“Se dovessi diventare presidente della Regione Sicilia dirò addio al sesso e mi considererò sposato con la Sicilia, le siciliane e i siciliani. Guidare la cosa pubblica è come entrare in un convento e non ho neanche più l’età per certe scorribande”. Rosario Crocetta, candidato Pd alla Regione Sicilia, si è sbilanciato durante l’ultima puntata di KlausCondicio salvo poi spiegare. “Ad agosto spesso piace parlare di gossip. Io sinceramente non ne posso più di questa storia del sesso”.
“Perché non ci chiedono – afferma Crocetta – dei programmi e delle cose che vogliamo fare per la Sicilia? La mia battuta vuole mettere un fine a un’interminabile violazione della mia vita privata che è arrivata ai limiti del voyerismo. Una bella risata contro i bacchettoni”.
“Certamente – spiega Crocetta – non farò la fine di Silvio Berlusconi, che si è consumato sia per la sua incapacità politica che per le donne, diciamo la verità, pur avendo più anni di me. Direi che l’ex premier ha rappresentato uno degli esempi di peggior politica in assoluto: ha sacrificato in nome del gossip il proprio impegno politico, facendo intendere una sua considerazione sotto zero dell’universo femminile, e su questo tema invito a riflettere le stesse donne del Pdl”.
L’ex sindaco di Gela sottolinea che “la sessualità, sia etero che omo, portata agli estremi crea effetti di sovraesposizione. Quando si hanno ruoli pubblici si deve essere molto prudenti e molto casti. Quando ero primo cittadino mi chiedevano spesso se avessi un compagno o una storia, e io rispondevo: niente sesso, siamo sindaci. Figuriamoci se dovessi diventare presidente. Meno male che in questo mi aiuta il fatto che ho una età e il tempo della passioni è finito. Ora mi piace leggere salmi e i grandi poeti sufi. Berlusconi è stato in sintonia con gli italiani, ha cercato di interpretarne una rivolta contro la politica e poi ha tradito se stesso, e, cosa più grave, ha tradito gli italiani, finendo per rimbarcare un bel po’ di riciclati”.
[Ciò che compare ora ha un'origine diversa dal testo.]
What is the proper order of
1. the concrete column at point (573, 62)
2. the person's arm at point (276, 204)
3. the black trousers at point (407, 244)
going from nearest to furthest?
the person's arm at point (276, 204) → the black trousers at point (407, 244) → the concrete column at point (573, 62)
“Vorrei Antonio Ingroia nella mia squadra, ma so che non è disponibile perché ha già accettato un incarico internazionale e quindi mi direbbe di no. Ma chi non vorrebbe un magistrato della sua levatura ed esperienza? Comunque dico no alle strumentalizzazioni della magistratura, per cui non mi sento di proporre alcunchè a magistrati in prima linea contro la mafia, chiedendo loro di cambiare mestiere”, ha aggiunto l’eurodeputato del Pd che ha inoltre annunciato di puntare a un importantissimo questore siciliano che ha arrestato tanti mafiosi: “Ma per ora – prosegue Crocetta – non posso rivelare il nome, ci sono ancora passaggi formali che vanno espletati”.